Spectral Reconstruction for Under-Resolved Turbulence Measurements Using a Variational Cutoff Dissipation Model

TL;DR

This paper introduces a spectral model based on a variational principle that accurately reconstructs turbulent kinetic energy from under-resolved measurements, outperforming classical models and requiring minimal parameters.

Contribution

A novel spectral model derived from a variational principle that provides bounded support and superior TKE recovery without adjustable parameters beyond the Kolmogorov constant.

Findings

Achieves over 98% TKE recovery from truncated spectra

Accurately captures spectral rolloff in high-Reynolds-number turbulence

Outperforms classical models like Pao and Pope in spectral reconstruction

Abstract

This technical note addresses the challenge of accurate turbulence characterization using robust, bandwidth-limited sensors which fail to resolve the high-wavenumber dissipation range.
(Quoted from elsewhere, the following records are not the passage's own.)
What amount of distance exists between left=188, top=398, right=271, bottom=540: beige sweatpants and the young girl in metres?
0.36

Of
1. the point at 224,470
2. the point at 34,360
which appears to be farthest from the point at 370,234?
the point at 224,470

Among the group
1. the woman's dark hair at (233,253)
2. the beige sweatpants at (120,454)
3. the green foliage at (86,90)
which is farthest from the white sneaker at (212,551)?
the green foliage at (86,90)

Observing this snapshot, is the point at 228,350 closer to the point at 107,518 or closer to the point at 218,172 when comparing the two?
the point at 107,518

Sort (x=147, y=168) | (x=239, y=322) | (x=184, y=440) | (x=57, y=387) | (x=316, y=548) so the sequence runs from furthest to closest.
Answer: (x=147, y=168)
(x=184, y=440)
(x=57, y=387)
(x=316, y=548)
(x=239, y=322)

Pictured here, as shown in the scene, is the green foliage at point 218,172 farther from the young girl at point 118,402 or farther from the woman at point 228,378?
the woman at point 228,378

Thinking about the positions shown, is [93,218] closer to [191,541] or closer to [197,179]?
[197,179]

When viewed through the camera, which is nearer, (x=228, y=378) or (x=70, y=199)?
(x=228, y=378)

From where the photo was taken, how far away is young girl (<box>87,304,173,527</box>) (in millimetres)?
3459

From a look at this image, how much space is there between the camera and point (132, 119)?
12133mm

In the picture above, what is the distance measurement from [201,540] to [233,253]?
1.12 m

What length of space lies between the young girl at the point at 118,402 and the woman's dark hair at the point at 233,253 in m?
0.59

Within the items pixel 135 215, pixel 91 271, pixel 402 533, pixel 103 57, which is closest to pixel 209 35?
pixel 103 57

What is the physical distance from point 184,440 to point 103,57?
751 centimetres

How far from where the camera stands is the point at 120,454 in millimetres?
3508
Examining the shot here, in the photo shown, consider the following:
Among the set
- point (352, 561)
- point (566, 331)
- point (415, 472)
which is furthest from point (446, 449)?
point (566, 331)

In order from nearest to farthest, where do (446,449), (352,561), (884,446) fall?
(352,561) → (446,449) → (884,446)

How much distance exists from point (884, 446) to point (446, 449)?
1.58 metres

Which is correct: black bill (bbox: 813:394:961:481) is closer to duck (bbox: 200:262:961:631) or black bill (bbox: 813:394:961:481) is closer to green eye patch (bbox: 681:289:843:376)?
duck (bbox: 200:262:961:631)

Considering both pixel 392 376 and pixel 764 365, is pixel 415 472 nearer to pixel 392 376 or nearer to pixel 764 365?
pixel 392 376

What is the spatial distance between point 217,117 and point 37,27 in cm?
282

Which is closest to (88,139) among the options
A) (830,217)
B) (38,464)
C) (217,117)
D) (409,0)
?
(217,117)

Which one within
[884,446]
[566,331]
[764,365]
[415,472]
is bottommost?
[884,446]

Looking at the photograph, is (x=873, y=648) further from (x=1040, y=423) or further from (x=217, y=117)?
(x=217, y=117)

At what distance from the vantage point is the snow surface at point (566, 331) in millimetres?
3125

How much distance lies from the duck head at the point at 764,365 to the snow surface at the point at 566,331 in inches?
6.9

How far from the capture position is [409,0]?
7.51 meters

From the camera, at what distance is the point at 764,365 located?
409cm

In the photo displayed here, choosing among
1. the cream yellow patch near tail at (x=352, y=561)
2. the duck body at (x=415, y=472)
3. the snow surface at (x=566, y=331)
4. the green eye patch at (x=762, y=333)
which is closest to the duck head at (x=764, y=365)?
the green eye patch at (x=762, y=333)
To correct the resulting underestimation of turbulent kinetic energy (TKE), a novel analytical spectral model is derived from a variational principle governing cascade resistance, yielding a Ginzburg-Landau domain wall solution. Unlike classical asymptotic decay formulations such as the Pao or Pope models, the proposed formulation features bounded spectral support with a hard energetic cutoff at the Kolmogorov wavenumber ($k_{\eta}$) and requires no adjustable parameters beyond the Kolmogorov constant ($C_K$). Validation against high-Reynolds-number experimental data confirms that the model accurately captures the spectral rolloff and achieves superior TKE recovery, restoring over 98\% of the variance from spectra truncated as early as $k\eta=0.15$, thereby offering a robust tool for industrial and aeroacoustic flow diagnostics.